Immediately after came Francis Bacon’s Study for Portrait (1977), an anguished portrayal of the artist’s lover, George Dyer, who committed suicide in 1971, in his studio. As head of sale Ana Maria Celis noted in advance of the auction, this the only full-length painting of Dyer to appear on the auction block since 2014, when Portrait of George Dyer Talking (1966) made $70.2m at Christie’s London. This one, estimated around $30m, rang up $49.8m with fees, offered by a determined client on the phone with Renato Pennisi of Christie’s Milan. It was the highest price of the week for a contemporary work.
The Bacon was trailed by Andy Warhol’s silvered Double Elvis (Ferus Type) (1963), which had sold for $37m from Steve Wynn at Sotheby’s in 2012 and went for the same price to dealer Brett Gorvy, of Lévy Gorvy, on his cell phone in the room. He and business partner Dominique Lévy wound up bidding against each other on the priciest Richard Diebenkorn of the night, Ocean Park #126 (1984), which lodged just north of its high estimate at $23.9m with fees. The work was part of a passel of 12 Diebenkorns consigned from the collection of Donald and Barbara Zucker and sold to benefit their family foundation. Demand largely met that volume, though with a preference for the later abstractions over early figurative works. Altogether, the Zucker lots contributed $43m to the total.
It was not a great night for the postwar and contemporary titans who have dominated the category in recent years. A Donald Judd wall stack, a Dan Flavin “monument” for V Tatlin, and a sombre Clyfford Still were among the scant number of buy-ins. Works by Jeff Koons, Yves Klein, Damien Hirst, Christopher Wool, and Agnes Martin sold but on the low end of their estimates.
More enticing were works by David Wojnarowicz, whose four-panel collage Science Lesson (1982-83) more than doubled his previous auction record with a final price of $708,500; Morris Louis, whose Devolving (1959-60) leap-frogged the record set earlier in the evening by Number 4-32 (1962) to land at $5.7m; and Nicolas de Stäel, whose harmonious Nu debout (1953; est $7.5m-$9.5m) clocked in at an artist-record $12.1m.
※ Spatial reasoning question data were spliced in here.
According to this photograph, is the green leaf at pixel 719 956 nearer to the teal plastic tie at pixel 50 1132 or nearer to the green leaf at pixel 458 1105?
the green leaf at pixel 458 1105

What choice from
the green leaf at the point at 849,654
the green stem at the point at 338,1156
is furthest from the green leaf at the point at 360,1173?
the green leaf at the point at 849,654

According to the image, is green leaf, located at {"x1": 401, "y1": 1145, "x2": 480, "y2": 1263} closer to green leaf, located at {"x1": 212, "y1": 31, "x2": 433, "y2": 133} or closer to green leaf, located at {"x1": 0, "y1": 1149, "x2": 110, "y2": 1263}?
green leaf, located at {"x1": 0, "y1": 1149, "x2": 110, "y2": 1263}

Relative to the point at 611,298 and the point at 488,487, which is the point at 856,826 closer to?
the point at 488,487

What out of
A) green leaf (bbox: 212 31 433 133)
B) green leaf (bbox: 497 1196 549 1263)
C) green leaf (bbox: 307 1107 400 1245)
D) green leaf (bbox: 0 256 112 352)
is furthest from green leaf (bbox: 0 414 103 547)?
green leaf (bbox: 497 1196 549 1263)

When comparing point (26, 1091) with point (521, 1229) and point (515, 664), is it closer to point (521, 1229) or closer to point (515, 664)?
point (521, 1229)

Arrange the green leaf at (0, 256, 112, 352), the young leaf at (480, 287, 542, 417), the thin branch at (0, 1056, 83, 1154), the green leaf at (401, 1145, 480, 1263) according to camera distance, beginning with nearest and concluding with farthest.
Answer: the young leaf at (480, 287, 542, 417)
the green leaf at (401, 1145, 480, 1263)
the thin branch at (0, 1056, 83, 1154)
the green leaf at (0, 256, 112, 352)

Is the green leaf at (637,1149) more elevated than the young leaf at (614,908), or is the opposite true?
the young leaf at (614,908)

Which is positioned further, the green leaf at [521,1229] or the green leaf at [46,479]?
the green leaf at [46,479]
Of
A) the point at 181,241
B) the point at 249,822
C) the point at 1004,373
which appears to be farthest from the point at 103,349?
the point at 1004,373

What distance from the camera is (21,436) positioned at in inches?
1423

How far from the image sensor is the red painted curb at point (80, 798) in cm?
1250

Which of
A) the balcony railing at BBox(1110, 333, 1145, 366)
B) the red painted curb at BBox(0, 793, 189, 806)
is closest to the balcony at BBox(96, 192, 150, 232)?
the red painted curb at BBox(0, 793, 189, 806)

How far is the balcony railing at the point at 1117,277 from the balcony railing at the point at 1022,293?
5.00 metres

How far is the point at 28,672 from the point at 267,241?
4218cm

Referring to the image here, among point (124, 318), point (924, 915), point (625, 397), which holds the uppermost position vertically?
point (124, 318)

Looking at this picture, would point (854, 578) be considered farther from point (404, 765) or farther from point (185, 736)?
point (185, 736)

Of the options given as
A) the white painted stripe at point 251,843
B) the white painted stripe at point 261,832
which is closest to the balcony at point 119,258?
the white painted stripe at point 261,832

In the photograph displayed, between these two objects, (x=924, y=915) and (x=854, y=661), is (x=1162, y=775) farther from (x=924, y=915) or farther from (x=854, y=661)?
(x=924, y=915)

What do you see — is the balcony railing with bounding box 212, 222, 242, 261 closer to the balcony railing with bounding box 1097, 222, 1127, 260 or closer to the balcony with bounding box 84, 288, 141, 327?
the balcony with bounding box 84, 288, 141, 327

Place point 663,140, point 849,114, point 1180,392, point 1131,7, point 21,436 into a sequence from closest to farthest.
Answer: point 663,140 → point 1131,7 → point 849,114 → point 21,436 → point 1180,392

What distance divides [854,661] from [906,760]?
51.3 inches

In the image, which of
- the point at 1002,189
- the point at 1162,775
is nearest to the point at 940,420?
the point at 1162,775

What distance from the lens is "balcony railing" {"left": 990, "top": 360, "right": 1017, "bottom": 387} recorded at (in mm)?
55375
Sara Friedlander, the international director of post-war and contemporary art, said after the sale: “What we see time and again is people responding to things that are fresh to market that have been held and loved”.
“Both nights were very strong”, says advisor Baird Ryan, of Morgan Walker Fine Art. “It’s hard to walk away from the week and not consider a new price level for artists like Mitchell, Louis, Diebenkorn and De Kooning.” He acknowledges “a shift in tastes and a secular mood” driving a correction to the canon, but says there is also “a rotation in the market” away from certain names. “A few years ago, Richter was currency, and in a few years I’m sure he will be again”, Ryan says. Until then, though, the smart money is elsewhere.